Cytokine profiling in select patients who developed Grade 2-4 CRS after APVO436 infusion indicates that the predominant cytokine in this inflammatory cytokine response is IL-6: Within 1-2 days following the first dose of APVO436, the mean serum IL-6 concentration was elevated 145-fold over baseline (755 vs 5.2) and at the end of one week it was still elevated 83-fold over baseline. APVO436-associated CRS was generally manageable with standard of care and in most cases it resolved rapidly with the administration of tocilizumab at standard doses combined with dexamethasone. APVO436-related CRS was not required for clinically meaningful responses in R/R AML patients, and it did not affect their survival outcome. Notably patients who developed CRS after APVO436 therapy were not more or less likely to have a favorable response. Among 8 patients with favorable responses, 4 experienced a CRS and 4 did not. APVO436-related CRS was not required for clinically meaningful responses in R/R AML patients, and it did not affect the survival outcome. Prolonged stabilization of disease, partial remissions and complete remissions were achieved in both patients who experienced CRS as well as patients who did not experience CRS after APVO436 infusions.

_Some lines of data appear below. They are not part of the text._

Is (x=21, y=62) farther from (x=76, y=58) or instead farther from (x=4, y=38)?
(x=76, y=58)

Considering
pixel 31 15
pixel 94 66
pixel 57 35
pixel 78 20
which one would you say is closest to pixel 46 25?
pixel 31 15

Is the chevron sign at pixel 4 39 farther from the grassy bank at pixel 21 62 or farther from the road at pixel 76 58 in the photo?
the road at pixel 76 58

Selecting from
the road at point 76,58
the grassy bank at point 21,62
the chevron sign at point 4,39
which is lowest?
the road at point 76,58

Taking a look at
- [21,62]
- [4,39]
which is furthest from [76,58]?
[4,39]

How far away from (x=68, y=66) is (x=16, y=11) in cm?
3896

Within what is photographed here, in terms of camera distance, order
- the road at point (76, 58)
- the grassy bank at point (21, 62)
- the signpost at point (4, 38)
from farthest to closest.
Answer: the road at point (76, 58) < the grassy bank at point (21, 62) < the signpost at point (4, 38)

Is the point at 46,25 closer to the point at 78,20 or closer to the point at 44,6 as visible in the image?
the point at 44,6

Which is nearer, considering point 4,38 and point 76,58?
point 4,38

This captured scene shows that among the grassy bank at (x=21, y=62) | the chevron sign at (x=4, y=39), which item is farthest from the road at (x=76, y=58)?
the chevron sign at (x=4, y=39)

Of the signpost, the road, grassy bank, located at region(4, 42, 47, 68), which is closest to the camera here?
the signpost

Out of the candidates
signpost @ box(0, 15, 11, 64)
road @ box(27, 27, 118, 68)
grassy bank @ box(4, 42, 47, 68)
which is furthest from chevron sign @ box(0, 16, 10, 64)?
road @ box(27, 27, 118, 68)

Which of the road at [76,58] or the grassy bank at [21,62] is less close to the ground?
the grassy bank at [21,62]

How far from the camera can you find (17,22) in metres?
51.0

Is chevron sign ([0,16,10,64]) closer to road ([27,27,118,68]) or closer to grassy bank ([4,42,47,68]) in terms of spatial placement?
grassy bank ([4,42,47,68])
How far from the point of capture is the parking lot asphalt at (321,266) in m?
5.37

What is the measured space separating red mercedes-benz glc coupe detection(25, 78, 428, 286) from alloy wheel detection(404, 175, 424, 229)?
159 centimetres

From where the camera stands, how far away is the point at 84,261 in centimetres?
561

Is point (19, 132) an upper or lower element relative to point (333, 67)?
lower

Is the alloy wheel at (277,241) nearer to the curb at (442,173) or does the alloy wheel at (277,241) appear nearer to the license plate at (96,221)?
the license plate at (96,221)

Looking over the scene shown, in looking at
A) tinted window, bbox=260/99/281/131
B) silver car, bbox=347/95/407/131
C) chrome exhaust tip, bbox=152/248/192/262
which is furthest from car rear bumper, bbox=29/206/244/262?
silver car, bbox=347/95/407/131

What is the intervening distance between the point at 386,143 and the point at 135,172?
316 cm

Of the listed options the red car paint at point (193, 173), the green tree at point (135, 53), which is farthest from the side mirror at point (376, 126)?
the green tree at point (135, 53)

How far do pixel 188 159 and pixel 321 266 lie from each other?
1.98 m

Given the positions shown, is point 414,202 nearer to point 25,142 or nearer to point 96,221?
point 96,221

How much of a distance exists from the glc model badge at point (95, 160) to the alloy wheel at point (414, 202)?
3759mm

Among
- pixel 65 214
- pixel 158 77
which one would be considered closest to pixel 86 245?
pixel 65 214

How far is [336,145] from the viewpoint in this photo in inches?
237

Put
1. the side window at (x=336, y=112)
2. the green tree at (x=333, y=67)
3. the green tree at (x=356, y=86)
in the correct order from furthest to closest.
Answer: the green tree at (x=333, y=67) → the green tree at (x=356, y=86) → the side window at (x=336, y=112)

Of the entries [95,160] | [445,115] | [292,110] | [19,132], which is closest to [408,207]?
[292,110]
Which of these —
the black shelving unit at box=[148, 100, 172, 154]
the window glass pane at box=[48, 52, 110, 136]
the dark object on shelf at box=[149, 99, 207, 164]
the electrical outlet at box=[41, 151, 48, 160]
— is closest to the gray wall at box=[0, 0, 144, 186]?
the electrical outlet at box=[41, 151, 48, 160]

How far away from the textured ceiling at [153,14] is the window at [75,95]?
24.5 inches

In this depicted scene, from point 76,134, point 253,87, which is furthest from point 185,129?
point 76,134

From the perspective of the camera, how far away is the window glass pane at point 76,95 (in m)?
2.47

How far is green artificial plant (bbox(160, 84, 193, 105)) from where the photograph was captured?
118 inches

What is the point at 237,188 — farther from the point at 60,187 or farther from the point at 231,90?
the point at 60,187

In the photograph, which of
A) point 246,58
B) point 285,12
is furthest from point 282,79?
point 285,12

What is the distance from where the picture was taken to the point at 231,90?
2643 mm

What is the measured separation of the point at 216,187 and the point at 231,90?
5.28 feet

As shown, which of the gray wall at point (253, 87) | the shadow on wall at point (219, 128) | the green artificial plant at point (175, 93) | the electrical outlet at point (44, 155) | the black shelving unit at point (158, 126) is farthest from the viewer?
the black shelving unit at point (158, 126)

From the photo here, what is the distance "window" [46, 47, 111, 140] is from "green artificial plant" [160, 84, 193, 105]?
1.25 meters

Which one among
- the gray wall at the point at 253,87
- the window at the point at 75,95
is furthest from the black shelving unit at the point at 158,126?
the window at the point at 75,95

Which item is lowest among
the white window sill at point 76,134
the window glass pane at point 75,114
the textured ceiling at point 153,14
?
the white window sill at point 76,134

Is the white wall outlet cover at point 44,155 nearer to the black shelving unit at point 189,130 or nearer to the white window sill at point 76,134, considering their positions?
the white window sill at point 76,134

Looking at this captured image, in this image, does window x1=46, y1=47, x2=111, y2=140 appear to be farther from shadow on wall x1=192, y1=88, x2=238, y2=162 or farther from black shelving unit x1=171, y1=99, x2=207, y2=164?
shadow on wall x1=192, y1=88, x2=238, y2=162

Disclosures: Lin: AbbVie, Aptevo Therapeutics, Astellas Pharma, Bio-Path Holdings, Celgene, Celyad, Genentech-Roche, Gilead Sciences, Incyte, Jazz Pharmaceuticals, Novartis, Ono Pharmaceutical, Pfizer, Prescient Therapeutics, Seattle Genetics, Tolero, Trovagene: Research Funding. Watts: Takeda: Consultancy, Research Funding; Genentech: Consultancy; Rafael Pharma: Consultancy; Celgene/BMS: Consultancy. Mims: Genentech: Consultancy; Kura Oncology: Consultancy; Leukemia and Lymphoma Society: Consultancy; Aptevo: Research Funding; Xencor: Research Funding; Glycomemetics: Research Funding; Jazz Pharmaceuticals: Consultancy; Daiichi-Saynko: Consultancy; Abbvie: Consultancy; Syndax Pharmaceuticals: Consultancy; BMS: Consultancy. Patel: Peerview: Honoraria; BMS-Celgene, Agios: Membership on an entity's Board of Directors or advisory committees; Aptevo Therapeutics: Research Funding. Shami: Chimerix: Research Funding; BMS: Consultancy; Gilead: Consultancy; Takeda: Consultancy; Chimerix: Research Funding; Bastion Biologics: Consultancy, Membership on an entity's Board of Directors or advisory committees; JSK Therapeutics: Consultancy, Current holder of individual stocks in a privately-held company, Membership on an entity's Board of Directors or advisory committees; Amgen: Research Funding; Aptevo: Research Funding. Cull: Aptevo: Research Funding. Cogle: Celgene: Membership on an entity's Board of Directors or advisory committees; Aptevo therapeutics: Research Funding. Lee: oncotelic therapeutics: Current equity holder in publicly-traded company; Aptevo therapeutics: Consultancy. Uckun: oncotelic therapeutics: Current equity holder in publicly-traded company; Aptevo therapeutics: Consultancy; Reven Pharmaceuticals (Reven LLC): Consultancy, Membership on an entity's Board of Directors or advisory committees.